My insurance company is being nice and buying me a new roof. I've looked at several brands of black archetectural shingles and a lot of them look like faded black or black with a gray tint. I'm looking for a nice crisp black look. My neighbor up the street has a 2 year old Timberline roof that's looks better than most of the blacks I've seen. Is there anything better out there?


----------



## jlsconstruction (Apr 26, 2011)

Better as in quality or better as in color?
I try to talk people out of black roofs.


----------



## FrankT (Oct 1, 2007)

Better as in color


----------



## RandyB1986 (Jan 2, 2009)

Owens-Corning is a pretty black shingle.....very few light spots.


----------



## CompleteW&D (May 28, 2011)

Manufacturers have gotten away from the really black shingles. In fact, they've pretty much done away with any shingle that doesn't have at least three different color granules. The problem with the really black shingles, is they showed a lot of imperfections. 

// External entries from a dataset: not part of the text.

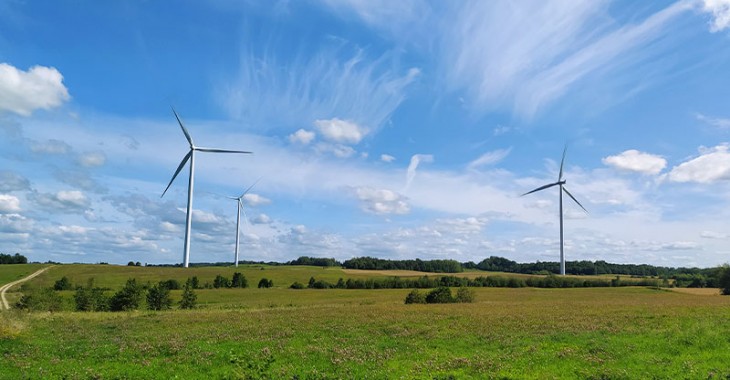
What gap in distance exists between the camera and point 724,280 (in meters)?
95.4

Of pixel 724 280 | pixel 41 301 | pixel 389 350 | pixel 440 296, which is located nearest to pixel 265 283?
pixel 41 301

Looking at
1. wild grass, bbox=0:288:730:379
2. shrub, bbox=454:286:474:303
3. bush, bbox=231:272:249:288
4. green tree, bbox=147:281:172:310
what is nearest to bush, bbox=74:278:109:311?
green tree, bbox=147:281:172:310

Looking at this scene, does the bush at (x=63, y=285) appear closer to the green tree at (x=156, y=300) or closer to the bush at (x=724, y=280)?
the green tree at (x=156, y=300)

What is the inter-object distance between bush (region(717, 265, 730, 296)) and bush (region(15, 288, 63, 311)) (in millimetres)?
108852

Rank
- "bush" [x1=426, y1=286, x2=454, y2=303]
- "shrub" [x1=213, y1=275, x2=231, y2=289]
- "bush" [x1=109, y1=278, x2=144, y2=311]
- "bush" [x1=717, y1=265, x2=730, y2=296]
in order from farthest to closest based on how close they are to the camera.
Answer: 1. "shrub" [x1=213, y1=275, x2=231, y2=289]
2. "bush" [x1=717, y1=265, x2=730, y2=296]
3. "bush" [x1=426, y1=286, x2=454, y2=303]
4. "bush" [x1=109, y1=278, x2=144, y2=311]

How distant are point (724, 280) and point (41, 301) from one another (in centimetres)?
11070

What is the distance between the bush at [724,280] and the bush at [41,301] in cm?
10885

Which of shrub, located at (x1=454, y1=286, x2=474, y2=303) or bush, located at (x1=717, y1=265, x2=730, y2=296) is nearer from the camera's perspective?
shrub, located at (x1=454, y1=286, x2=474, y2=303)

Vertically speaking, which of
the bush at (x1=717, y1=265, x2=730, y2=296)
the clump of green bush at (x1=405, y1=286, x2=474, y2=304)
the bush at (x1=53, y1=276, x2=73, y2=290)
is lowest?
the bush at (x1=53, y1=276, x2=73, y2=290)

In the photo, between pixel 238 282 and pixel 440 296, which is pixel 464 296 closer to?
pixel 440 296

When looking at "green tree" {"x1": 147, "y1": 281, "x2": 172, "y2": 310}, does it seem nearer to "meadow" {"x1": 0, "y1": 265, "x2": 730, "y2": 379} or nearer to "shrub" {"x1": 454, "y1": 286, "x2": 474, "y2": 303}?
"meadow" {"x1": 0, "y1": 265, "x2": 730, "y2": 379}

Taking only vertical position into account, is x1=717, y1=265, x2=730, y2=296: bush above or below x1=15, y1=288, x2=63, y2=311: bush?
above

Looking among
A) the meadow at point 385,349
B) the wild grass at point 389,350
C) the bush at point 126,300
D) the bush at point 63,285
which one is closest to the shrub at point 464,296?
the meadow at point 385,349

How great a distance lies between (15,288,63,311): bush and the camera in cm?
5922
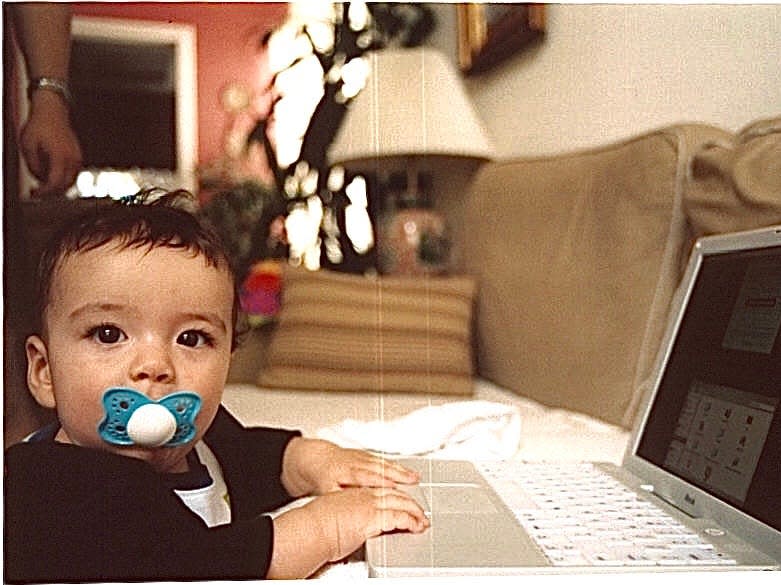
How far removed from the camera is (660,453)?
0.63m

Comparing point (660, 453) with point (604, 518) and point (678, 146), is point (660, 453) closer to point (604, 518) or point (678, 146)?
point (604, 518)

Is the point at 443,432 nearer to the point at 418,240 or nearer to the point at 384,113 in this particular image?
the point at 384,113

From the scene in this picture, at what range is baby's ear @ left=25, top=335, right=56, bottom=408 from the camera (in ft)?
1.57

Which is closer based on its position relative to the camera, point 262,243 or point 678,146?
point 262,243

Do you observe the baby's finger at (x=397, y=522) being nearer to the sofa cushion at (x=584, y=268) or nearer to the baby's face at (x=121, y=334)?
the baby's face at (x=121, y=334)

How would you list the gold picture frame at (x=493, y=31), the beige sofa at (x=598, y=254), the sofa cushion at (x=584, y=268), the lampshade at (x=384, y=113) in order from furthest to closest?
the gold picture frame at (x=493, y=31), the sofa cushion at (x=584, y=268), the beige sofa at (x=598, y=254), the lampshade at (x=384, y=113)

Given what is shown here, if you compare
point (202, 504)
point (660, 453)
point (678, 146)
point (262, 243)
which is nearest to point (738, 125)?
point (678, 146)

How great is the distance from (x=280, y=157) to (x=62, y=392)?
27 cm

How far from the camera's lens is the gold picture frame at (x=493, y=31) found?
120cm

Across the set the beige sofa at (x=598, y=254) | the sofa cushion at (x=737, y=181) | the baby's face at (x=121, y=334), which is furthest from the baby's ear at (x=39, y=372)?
the sofa cushion at (x=737, y=181)

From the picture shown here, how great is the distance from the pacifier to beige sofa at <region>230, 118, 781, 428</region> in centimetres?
7

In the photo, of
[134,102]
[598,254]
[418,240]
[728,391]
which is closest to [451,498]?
[728,391]

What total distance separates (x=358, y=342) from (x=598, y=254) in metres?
0.27

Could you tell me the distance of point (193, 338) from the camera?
48cm
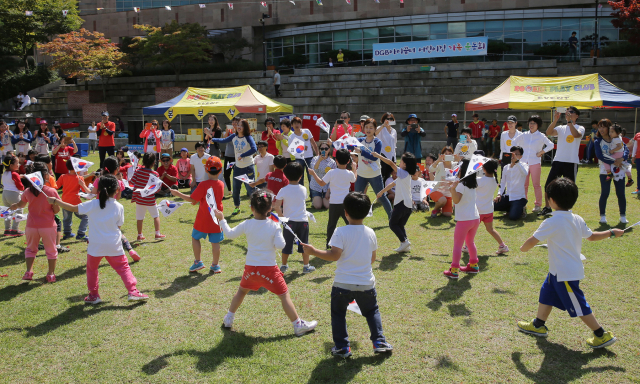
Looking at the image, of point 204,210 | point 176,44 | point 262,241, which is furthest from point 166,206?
point 176,44

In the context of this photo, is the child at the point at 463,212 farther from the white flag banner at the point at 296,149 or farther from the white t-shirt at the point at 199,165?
the white t-shirt at the point at 199,165

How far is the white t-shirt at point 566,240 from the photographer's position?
420cm

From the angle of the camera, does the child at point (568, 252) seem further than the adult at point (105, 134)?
No

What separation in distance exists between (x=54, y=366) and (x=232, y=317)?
1.59 m

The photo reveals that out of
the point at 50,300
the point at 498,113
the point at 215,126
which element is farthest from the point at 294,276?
the point at 498,113

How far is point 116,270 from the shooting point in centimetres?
522

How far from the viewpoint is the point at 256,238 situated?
4.43 meters

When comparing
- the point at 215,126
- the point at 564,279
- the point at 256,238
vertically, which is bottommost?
the point at 564,279

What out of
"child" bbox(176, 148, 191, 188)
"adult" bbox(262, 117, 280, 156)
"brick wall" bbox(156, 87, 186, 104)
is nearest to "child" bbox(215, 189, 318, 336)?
"adult" bbox(262, 117, 280, 156)

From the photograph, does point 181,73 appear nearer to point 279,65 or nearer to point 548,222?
point 279,65

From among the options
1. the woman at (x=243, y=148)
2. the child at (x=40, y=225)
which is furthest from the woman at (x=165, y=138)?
the child at (x=40, y=225)

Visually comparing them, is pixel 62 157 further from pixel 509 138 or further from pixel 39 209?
pixel 509 138

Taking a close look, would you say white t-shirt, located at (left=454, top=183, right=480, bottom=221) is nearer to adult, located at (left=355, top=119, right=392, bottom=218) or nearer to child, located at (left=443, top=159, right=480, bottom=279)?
child, located at (left=443, top=159, right=480, bottom=279)

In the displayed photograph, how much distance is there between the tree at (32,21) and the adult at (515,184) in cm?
3580
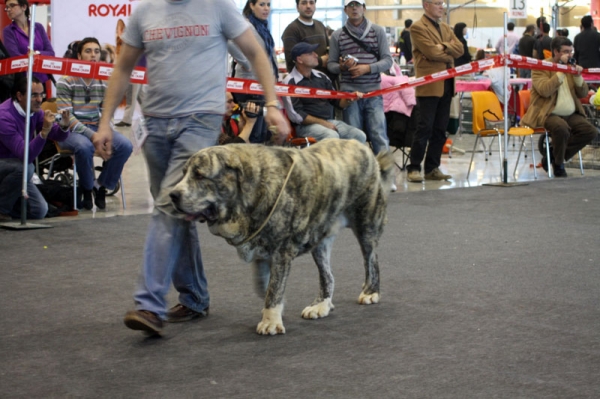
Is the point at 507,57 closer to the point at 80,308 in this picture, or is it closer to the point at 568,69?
the point at 568,69

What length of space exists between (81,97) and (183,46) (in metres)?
4.91

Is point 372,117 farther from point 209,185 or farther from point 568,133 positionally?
point 209,185

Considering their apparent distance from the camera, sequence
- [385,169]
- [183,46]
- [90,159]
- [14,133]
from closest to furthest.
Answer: [183,46] < [385,169] < [14,133] < [90,159]

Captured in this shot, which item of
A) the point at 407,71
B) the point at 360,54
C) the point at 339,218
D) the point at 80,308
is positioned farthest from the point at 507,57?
the point at 407,71

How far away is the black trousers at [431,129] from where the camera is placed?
10195mm

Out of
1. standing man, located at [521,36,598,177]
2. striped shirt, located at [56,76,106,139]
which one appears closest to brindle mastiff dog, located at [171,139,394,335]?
striped shirt, located at [56,76,106,139]

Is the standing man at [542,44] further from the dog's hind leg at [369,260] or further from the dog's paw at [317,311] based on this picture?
the dog's paw at [317,311]

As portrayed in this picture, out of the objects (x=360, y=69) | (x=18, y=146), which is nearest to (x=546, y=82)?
(x=360, y=69)

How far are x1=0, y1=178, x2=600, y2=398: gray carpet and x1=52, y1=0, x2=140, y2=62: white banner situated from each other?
5.77 meters

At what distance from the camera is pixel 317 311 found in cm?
472

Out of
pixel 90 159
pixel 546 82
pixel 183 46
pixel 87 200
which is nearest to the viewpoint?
pixel 183 46

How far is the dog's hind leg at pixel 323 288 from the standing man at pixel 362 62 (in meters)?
5.01

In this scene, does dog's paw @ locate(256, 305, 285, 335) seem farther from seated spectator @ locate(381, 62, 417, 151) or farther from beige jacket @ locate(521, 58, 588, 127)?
beige jacket @ locate(521, 58, 588, 127)

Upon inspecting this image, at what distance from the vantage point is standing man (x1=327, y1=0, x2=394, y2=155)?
32.0 ft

Plus, if roofers didn't work from about three different bundles at all times, there were real blending issues within the field of the roof. You could actually see different bundles because it was hard to get consistent color from bundle to bundle with the black.

So, with that being said, probably the "blackest" of the dimensional shingles today, would be the OC Oakridge.


----------



## Tom M (Jan 3, 2007)

Always though OC was the blackest


----------